To visualize this, imagine drawing the curve from the y-axis to where it meets the line \( y = 1 \). The shaded area is located beneath this part of the curve and above the line or axis that acts as its boundary.

• The curve is \( y = \sqrt[4]{x} \), which is rewritten to express \( x \) as a function of \( y \).
• The other boundary is the horizontal line \( y = 1 \).
• The area will be calculated from where the curve begins at the y-axis, up to the line \( y = 1 \).

When calculating areas beneath a curve, integrating the function over specified limits helps to obtain this measure. This method transforms a graphical problem into a calculable one, providing an exact numerical answer for the area, which in this case is \( \frac{1}{5} \).

In many integration problems, when aiming to find an area with respect to the y-axis, it's often beneficial to express the variables in terms of \( y \). For the function originally given as \( y = \sqrt[4]{x} \), it means rewriting \( x \) in terms of \( y \).
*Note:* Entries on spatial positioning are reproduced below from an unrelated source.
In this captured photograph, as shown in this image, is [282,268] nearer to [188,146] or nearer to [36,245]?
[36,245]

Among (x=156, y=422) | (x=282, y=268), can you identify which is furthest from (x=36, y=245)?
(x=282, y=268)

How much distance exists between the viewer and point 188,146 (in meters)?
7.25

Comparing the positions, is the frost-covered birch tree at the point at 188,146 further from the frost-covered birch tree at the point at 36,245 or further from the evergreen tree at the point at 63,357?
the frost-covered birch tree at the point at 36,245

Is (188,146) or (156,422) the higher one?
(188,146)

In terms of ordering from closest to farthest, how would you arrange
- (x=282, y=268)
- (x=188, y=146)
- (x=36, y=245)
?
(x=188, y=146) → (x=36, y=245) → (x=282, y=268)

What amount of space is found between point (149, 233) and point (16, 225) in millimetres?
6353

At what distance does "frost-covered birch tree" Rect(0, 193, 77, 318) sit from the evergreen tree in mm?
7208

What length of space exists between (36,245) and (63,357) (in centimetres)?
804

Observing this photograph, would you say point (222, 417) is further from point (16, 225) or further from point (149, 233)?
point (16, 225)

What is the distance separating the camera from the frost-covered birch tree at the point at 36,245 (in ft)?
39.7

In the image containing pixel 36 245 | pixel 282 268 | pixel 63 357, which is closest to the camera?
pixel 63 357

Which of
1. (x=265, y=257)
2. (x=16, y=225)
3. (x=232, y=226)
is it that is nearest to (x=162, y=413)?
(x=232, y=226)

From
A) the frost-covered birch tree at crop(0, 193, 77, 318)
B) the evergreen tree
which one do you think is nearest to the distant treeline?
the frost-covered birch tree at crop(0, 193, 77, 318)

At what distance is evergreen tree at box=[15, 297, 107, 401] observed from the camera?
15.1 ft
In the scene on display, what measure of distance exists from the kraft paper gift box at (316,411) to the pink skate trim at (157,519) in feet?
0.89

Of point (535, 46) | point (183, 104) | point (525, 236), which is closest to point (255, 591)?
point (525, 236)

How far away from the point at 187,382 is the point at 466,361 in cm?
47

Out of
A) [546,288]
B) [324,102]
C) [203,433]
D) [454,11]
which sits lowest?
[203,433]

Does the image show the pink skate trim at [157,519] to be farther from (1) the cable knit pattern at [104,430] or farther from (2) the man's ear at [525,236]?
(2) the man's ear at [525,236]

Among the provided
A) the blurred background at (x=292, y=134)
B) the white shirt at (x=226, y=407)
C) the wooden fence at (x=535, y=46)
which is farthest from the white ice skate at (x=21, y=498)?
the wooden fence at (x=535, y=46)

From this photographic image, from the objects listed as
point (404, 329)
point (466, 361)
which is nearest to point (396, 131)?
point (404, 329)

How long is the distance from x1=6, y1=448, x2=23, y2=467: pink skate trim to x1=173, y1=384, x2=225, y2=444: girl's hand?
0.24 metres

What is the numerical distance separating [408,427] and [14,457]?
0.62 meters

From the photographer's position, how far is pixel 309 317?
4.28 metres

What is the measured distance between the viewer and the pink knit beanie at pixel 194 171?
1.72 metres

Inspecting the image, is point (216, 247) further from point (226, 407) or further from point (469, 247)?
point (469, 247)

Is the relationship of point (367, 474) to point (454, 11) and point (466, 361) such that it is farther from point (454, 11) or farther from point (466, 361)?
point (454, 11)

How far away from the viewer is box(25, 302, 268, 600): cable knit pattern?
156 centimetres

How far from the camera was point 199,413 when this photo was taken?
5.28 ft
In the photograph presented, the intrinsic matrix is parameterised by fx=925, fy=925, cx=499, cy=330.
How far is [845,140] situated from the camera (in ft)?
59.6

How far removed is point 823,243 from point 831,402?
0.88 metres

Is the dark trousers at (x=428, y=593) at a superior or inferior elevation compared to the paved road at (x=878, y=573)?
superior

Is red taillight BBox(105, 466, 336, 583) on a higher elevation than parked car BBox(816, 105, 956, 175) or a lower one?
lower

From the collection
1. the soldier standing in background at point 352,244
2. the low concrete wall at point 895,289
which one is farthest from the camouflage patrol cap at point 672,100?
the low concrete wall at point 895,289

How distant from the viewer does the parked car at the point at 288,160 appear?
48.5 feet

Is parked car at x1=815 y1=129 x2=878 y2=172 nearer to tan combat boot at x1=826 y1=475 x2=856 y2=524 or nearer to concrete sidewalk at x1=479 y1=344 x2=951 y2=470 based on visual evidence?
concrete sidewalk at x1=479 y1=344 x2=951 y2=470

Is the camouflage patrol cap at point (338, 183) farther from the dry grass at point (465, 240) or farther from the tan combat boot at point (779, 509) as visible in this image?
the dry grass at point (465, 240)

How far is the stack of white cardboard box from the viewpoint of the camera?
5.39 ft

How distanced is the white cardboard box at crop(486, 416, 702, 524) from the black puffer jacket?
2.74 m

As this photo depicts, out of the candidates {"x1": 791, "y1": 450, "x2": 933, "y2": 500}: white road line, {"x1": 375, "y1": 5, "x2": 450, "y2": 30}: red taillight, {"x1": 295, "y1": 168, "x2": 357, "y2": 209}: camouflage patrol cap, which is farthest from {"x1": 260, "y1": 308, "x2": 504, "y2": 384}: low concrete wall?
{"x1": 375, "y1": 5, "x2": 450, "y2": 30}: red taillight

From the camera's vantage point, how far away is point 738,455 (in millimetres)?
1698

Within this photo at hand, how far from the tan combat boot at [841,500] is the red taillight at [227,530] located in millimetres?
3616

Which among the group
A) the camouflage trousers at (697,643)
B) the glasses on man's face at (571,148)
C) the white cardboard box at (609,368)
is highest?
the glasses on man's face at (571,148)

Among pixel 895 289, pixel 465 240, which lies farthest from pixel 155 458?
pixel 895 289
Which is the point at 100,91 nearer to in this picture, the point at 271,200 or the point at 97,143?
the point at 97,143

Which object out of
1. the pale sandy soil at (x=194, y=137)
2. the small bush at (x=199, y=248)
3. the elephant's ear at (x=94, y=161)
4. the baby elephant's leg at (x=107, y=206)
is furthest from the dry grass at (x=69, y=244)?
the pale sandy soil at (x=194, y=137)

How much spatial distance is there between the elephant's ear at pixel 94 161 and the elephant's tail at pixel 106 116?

By manipulating the original equation, you can derive \( x = y^4 \). This step is crucial for setting up your integral correctly, as it delineates how \( x \) values change between the specified y boundaries.

• Start by isolating \( x \): given \( y = \sqrt[4]{x} \), apply the fourth power to both sides.
• This results in \( y^4 = x \), a basic expression for \( x \) as a function of \( y \).

This function effectively reverses the roles of \( x \) and \( y \) to suit integration with respect to \( y \). In practice, this boils down to accurately characterizing how \( x \), the horizontal component of your graph, behaves when the vertical position \( y \) changes from \( 0 \) to \( 1 \).

Definite integral limits are the boundaries between which you perform the integration. They are significant as they dictate the start and endpoint of the area you are calculating.

In the given problem, you integrate the function \( x = y^4 \) from \( y = 0 \) to \( y = 1 \). These limits are chosen because:

• \( y = 0 \) is where the curve intersects with the y-axis, marking the start of the area of interest.
• \( y = 1 \) is where the curve reaches the line \( y = 1 \), which effectively caps the top of the shaded area.

Thus, these boundaries encapsulate the area beneath the curve within the specified region in terms of \( y \). Evaluating this integral provides the total area contained between these two limits, offering an exact numerical result. As calculated in the exercise, the integral \( \int_{0}^{1} y^4 \, dy \) yields an area of \( \frac{1}{5} \). This methodical process gives you the definite areal measurement, vital in understanding and applying calculus to similar problems.